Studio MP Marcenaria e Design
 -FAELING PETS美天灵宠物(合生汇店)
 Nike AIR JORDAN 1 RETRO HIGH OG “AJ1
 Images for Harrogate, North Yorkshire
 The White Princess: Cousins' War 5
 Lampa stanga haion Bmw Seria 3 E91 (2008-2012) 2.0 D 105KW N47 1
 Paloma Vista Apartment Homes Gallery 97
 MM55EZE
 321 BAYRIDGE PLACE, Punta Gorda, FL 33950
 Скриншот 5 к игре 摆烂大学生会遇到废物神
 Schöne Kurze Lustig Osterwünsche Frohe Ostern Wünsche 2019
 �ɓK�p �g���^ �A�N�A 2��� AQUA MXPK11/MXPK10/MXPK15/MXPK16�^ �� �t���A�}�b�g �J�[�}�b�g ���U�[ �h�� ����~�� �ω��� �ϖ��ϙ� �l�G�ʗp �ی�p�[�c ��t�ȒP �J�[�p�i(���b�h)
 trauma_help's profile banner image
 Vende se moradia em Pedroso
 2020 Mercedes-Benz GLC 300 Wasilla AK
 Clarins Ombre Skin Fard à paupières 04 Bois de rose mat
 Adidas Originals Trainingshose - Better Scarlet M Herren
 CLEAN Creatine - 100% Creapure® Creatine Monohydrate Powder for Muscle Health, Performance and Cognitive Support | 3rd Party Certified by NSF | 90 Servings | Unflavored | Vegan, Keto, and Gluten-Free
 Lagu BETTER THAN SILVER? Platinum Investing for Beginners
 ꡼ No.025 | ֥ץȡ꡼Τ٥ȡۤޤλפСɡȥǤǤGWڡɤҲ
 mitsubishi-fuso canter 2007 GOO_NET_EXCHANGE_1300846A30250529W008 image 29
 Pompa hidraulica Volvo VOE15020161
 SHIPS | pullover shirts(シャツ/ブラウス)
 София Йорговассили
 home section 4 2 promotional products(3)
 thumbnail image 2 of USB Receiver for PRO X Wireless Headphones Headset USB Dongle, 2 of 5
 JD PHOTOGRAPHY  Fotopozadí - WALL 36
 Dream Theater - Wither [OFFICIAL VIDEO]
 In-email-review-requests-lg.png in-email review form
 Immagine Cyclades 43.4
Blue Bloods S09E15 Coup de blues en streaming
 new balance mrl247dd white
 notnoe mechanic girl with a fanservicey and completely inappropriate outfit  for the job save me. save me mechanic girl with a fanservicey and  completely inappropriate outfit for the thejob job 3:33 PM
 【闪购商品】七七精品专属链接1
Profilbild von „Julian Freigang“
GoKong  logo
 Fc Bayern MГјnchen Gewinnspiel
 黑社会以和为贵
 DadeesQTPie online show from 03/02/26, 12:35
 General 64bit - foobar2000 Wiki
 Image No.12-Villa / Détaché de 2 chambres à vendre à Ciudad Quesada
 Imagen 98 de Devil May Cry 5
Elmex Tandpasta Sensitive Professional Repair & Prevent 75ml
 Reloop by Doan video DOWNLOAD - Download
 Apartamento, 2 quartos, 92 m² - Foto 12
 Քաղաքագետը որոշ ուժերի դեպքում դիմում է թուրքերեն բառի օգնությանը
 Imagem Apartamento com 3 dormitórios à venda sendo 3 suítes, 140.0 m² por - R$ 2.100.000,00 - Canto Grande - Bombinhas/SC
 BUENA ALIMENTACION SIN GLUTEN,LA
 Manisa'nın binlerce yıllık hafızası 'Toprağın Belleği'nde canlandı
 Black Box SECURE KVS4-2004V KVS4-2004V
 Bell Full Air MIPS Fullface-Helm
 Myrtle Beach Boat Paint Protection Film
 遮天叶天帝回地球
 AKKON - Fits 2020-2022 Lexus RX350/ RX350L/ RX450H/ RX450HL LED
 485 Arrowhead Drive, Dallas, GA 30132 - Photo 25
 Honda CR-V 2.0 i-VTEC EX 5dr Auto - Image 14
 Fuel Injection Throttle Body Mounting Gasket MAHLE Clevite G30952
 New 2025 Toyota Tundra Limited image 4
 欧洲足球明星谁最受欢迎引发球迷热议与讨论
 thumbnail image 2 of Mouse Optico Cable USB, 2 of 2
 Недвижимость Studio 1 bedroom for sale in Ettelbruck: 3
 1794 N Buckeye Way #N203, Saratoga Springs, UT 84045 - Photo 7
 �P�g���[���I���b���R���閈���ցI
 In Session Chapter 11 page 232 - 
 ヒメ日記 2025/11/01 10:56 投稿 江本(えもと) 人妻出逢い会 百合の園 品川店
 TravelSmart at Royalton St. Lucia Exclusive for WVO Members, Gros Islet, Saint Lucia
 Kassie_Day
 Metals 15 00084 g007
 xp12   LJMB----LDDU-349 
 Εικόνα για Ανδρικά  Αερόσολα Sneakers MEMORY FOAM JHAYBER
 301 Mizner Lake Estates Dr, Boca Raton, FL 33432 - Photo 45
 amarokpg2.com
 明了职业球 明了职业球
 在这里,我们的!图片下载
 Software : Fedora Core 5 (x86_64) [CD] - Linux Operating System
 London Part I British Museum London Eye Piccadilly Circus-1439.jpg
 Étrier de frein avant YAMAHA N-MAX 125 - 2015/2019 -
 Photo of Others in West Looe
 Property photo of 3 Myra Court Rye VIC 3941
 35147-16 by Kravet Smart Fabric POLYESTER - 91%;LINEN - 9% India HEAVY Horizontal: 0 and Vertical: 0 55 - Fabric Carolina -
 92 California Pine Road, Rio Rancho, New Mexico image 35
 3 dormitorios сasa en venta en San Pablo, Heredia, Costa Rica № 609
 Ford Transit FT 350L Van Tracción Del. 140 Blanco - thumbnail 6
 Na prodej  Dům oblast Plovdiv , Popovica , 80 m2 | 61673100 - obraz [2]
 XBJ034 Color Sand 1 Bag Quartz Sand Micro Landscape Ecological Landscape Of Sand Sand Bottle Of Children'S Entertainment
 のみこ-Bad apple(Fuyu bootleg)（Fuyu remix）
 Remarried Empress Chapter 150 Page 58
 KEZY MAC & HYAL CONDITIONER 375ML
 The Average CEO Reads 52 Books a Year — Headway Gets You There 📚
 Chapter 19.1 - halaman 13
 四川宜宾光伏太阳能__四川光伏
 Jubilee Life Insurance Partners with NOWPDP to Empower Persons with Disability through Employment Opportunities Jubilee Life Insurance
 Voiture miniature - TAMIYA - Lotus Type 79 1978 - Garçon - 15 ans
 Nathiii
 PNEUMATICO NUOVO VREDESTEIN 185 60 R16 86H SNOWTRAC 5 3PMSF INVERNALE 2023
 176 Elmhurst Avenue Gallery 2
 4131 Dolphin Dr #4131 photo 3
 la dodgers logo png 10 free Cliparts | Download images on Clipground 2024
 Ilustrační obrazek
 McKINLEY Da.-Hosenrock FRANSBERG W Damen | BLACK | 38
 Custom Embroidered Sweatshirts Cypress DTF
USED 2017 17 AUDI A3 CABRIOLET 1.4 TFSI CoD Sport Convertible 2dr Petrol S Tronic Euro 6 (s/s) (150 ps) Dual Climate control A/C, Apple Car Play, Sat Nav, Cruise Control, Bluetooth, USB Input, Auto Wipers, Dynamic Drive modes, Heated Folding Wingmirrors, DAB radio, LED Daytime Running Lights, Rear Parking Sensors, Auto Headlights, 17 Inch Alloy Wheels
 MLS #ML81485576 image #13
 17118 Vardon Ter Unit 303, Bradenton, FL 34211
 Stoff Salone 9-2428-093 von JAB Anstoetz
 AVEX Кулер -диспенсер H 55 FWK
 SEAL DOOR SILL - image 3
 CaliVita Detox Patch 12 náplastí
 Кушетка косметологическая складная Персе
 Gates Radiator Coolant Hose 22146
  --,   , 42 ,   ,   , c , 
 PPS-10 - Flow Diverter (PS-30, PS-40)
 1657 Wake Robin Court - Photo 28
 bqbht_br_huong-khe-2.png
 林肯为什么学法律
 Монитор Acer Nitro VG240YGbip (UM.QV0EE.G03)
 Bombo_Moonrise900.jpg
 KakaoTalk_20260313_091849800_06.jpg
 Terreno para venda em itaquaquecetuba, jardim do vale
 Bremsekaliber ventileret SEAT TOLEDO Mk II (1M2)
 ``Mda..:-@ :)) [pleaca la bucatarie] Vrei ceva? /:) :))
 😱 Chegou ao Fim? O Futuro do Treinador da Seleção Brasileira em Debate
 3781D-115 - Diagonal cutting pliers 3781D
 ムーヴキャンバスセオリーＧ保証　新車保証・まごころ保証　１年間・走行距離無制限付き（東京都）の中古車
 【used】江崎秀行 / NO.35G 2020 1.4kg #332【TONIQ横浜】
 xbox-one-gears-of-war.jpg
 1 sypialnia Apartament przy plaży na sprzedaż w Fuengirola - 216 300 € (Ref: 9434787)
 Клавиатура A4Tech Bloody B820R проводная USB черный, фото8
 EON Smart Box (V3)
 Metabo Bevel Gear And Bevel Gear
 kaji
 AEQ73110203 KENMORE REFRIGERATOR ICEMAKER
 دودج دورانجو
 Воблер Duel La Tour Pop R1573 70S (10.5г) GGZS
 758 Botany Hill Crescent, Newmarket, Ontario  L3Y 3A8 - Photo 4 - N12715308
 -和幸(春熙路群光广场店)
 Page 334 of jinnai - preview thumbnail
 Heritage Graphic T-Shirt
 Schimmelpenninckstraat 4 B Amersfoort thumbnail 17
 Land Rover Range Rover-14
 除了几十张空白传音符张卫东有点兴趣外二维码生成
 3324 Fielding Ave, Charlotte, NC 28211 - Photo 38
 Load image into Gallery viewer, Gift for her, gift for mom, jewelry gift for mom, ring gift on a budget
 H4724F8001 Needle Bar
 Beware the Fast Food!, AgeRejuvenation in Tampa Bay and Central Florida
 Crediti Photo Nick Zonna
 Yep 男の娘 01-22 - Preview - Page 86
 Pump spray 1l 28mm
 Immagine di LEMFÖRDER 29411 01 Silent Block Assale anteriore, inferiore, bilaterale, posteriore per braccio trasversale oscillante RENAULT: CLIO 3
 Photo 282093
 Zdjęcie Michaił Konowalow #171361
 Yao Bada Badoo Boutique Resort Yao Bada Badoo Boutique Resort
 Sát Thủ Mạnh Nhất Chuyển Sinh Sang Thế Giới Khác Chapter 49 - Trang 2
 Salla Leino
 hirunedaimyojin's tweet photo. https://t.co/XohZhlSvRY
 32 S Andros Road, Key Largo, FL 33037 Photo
_ _ _
◆ Goal of the exercise ◆
In the data above, which lines lie between the line with "Black Box SECURE KVS4-2004V KVS4-2004V" and the line with "Honda CR-V 2.0 i-VTEC EX 5dr Auto - Image 14", inclusive? Print those lines exactly and nothing else.

◆ Task response ◆
 Black Box SECURE KVS4-2004V KVS4-2004V
 Bell Full Air MIPS Fullface-Helm
 Myrtle Beach Boat Paint Protection Film
 遮天叶天帝回地球
 AKKON - Fits 2020-2022 Lexus RX350/ RX350L/ RX450H/ RX450HL LED
 485 Arrowhead Drive, Dallas, GA 30132 - Photo 25
 Honda CR-V 2.0 i-VTEC EX 5dr Auto - Image 14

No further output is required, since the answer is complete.